**** TEXTO PARA LEER ****

Calor y zombis
No recuerdo que me hubiera pasado nunca. Llevo dos noches cambiando
las sábanas de la cama hacia las tres de la madrugada para no tener que dormir
sobre el charco de mi propio sudor. Alto ahí. Es de noche, los sueños campan
como desvaríos y la piel es una especie de cortina líquida, una membrana amniótica
que podría devolvernos al origen, al útero materno de la existencia donde
estuvimos agazapados, escondidos, protegidos. Pero me detengo un instante
porque, tras escribir estas líneas, caigo en la cuenta de que en ellas aparecen,
al menos, tres conceptos quizá muy sobrevalorados, la memoria, el sudor y los
sueños, esas tres excreciones que nos salen de muy adentro para acabar
convirtiéndose en algo así como nuestra segunda piel, la que vestimos día a
día, la que ofrecemos a los demás para demostrarles que somos como ellos,
aunque, quizá, no lo seamos. Tampoco importa demasiado cómo somos.
No recuerdo, pues, otra ola de calor tan asfixiante como ésta,
pero ello, por desgracia, no significa casi nada. Muy a menudo me digo que nunca
voy a olvidar lo que, indefectiblemente, acabo olvidando. Olvido
acontecimientos y también sensaciones; o no olvido absolutamente nada y son los
acontecimientos, de tanto repetirse como si fueran nuevos sin serlo, los que
nos acaban aletargando los sentidos, los que nos sumergen en la marea ingrávida
de una actualidad que sólo existe porque formamos parte de ella. ¿Es cierto eso,
siempre, siempre?

**** DATOS PROPORCIONADOS ****

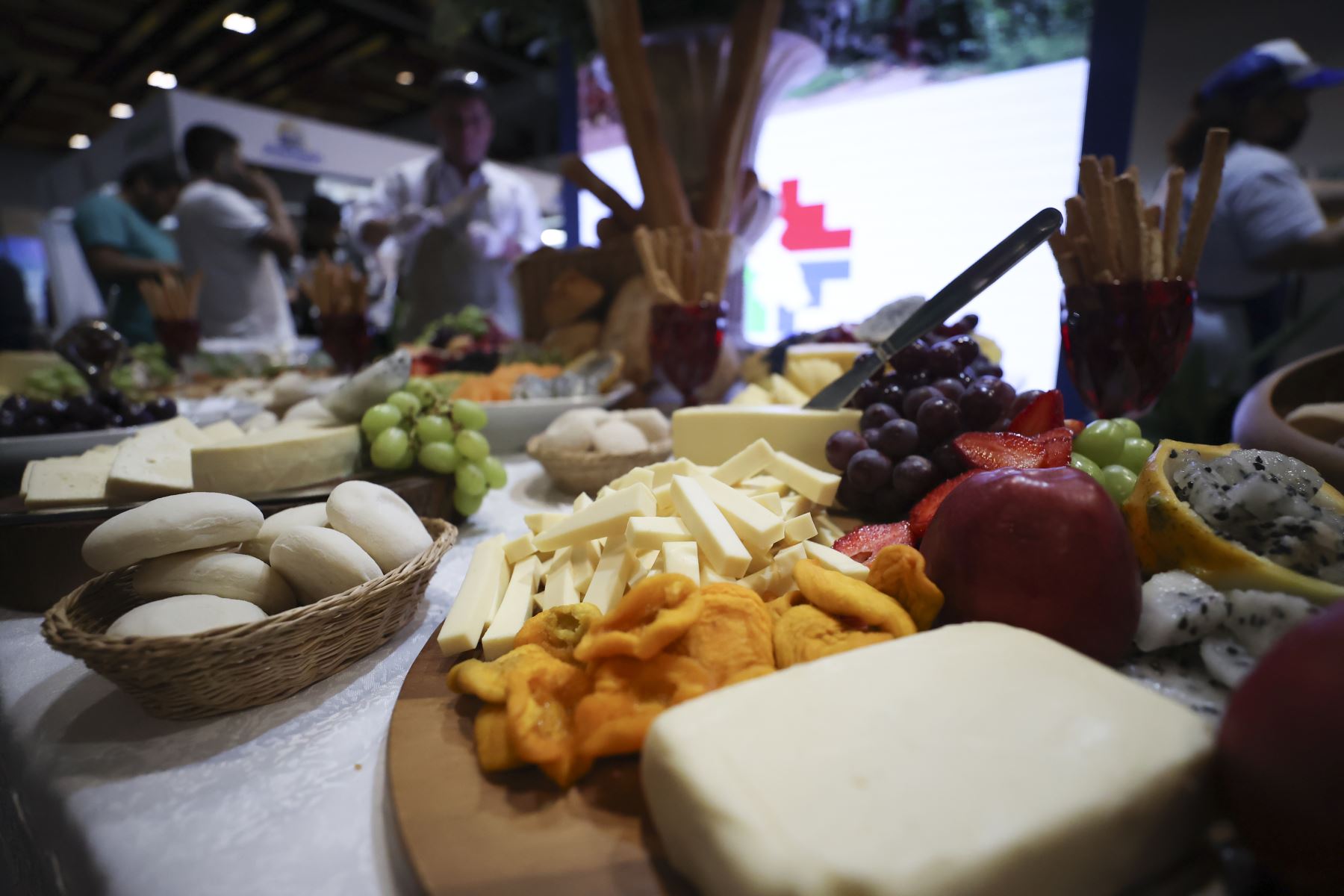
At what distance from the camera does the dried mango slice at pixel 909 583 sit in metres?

****

:: OBJETIVO DEL EJERCICIO ::
Reescribe el fragmento del texto sobre el calor que empieza en "No recuerdo, pues, otra" y termina en "siempre, siempre?", poniendo "corriente" en lugar de "marea". Los datos no intervienen en esto.

:: RESPUESTA ESCRITA ::
No recuerdo, pues, otra ola de calor tan asfixiante como ésta,
pero ello, por desgracia, no significa casi nada. Muy a menudo me digo que nunca
voy a olvidar lo que, indefectiblemente, acabo olvidando. Olvido
acontecimientos y también sensaciones; o no olvido absolutamente nada y son los
acontecimientos, de tanto repetirse como si fueran nuevos sin serlo, los que
nos acaban aletargando los sentidos, los que nos sumergen en la corriente ingrávida
de una actualidad que sólo existe porque formamos parte de ella. ¿Es cierto eso,
siempre, siempre?